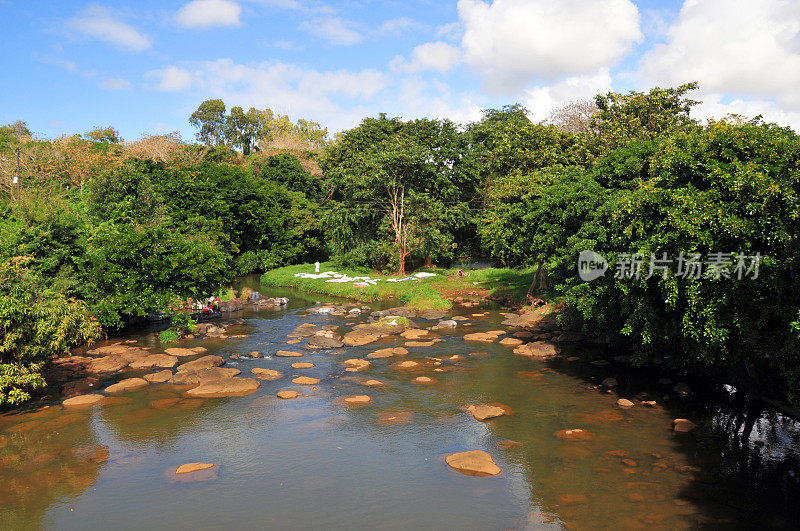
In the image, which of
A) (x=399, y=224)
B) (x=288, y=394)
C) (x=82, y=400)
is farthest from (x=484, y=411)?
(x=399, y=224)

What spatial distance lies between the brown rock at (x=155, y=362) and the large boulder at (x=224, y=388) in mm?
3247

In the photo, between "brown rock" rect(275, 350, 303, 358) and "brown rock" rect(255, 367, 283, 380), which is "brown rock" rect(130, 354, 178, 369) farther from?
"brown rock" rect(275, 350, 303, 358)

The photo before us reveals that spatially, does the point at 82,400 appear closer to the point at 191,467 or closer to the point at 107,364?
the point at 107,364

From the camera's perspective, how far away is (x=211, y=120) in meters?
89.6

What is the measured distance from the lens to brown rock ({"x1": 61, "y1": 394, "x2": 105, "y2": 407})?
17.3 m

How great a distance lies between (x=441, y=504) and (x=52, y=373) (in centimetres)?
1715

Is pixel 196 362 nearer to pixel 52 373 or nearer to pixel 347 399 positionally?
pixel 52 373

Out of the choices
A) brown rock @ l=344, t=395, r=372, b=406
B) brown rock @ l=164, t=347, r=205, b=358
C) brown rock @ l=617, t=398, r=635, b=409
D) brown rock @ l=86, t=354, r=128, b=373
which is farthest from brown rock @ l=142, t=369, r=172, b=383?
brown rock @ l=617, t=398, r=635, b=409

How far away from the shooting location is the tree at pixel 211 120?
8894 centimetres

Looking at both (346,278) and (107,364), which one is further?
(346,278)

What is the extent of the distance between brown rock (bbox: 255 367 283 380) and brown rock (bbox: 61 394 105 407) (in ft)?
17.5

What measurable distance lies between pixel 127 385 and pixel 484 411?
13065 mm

----------

_GIVEN INSTRUCTION_:
Rewrite the material from the line containing "Out of the choices" through its end, changing "shooting location" to "camera position" and leaving everything else as it stands.

_RESULT OF THE TASK_:
Out of the choices
A) brown rock @ l=344, t=395, r=372, b=406
B) brown rock @ l=164, t=347, r=205, b=358
C) brown rock @ l=617, t=398, r=635, b=409
D) brown rock @ l=86, t=354, r=128, b=373
which is farthest from brown rock @ l=142, t=369, r=172, b=383?
brown rock @ l=617, t=398, r=635, b=409

How far away from the camera position is the tree at pixel 211 120?
8894 centimetres

Looking at both (346,278) and (107,364), which one is further?
(346,278)

What is the extent of the distance between brown rock (bbox: 255 367 283 380) and brown rock (bbox: 61 394 105 407) (in ft)?
17.5

What measurable distance lies between pixel 127 385 and pixel 484 411?
13065 mm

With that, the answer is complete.